# [Page text]
____
By Ana Martinez-Ortiz
Climate change isn’t a new idea, nor is the use of clean and renewable energy, but in recent years the topic has generated more momentum and has been on the forefront of people’s mind.
Earlier this week, Mayor Tom Barrett, Ald. Scott Spiker (District 13) and other community leaders unveiled the city’s new solar energy project, which is the largest solar energy system in Milwaukee’s history. The project spans nine acres and is located on a landfill close to General Mitchell Airport.
This is land that can’t be used for other purposes, Barrett said during the press conference on Tuesday, March 16. It’s a win-win situation for city residents, for the planet and for WE Energies, he said.
“My administration is committed to growing Milwaukee’s economy while protecting the environment,” Barrett said. “In my mind, these two go hand-in-hand. We can grow the economy and we can protect the environment at the same time.”
____
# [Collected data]
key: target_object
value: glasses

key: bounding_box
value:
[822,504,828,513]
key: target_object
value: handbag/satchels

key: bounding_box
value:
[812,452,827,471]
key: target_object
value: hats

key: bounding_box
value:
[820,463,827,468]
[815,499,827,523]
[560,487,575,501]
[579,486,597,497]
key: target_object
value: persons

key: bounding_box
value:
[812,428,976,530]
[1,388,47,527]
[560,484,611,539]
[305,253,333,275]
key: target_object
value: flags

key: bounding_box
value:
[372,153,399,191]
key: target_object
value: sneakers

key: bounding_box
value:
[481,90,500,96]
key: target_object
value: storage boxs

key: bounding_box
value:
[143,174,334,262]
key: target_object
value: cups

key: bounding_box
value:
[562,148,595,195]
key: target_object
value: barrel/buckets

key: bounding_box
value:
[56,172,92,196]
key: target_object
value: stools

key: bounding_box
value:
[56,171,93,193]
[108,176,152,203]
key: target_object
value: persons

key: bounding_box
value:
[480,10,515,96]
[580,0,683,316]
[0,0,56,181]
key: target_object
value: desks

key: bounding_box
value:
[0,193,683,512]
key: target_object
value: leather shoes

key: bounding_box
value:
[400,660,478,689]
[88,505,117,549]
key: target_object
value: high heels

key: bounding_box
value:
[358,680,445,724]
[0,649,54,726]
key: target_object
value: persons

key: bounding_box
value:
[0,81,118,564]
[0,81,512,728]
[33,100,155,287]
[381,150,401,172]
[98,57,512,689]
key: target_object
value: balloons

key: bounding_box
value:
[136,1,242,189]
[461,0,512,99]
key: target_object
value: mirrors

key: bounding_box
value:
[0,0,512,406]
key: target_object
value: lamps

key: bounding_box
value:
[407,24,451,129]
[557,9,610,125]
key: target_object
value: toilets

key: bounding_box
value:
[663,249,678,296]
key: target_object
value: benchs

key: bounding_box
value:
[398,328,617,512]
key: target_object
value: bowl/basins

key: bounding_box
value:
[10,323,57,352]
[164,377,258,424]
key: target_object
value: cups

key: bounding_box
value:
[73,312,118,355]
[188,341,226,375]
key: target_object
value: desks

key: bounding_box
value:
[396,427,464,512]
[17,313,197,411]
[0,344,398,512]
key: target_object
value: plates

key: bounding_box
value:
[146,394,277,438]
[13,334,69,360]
____
# [What needs to be done]
Transcribe the passage of the Milwaukee solar project article from "This is land" up to and including "Energies, he said.".

# [Worked solution]
This is land that can’t be used for other purposes, Barrett said during the press conference on Tuesday, March 16. It’s a win-win situation for city residents, for the planet and for WE Energies, he said.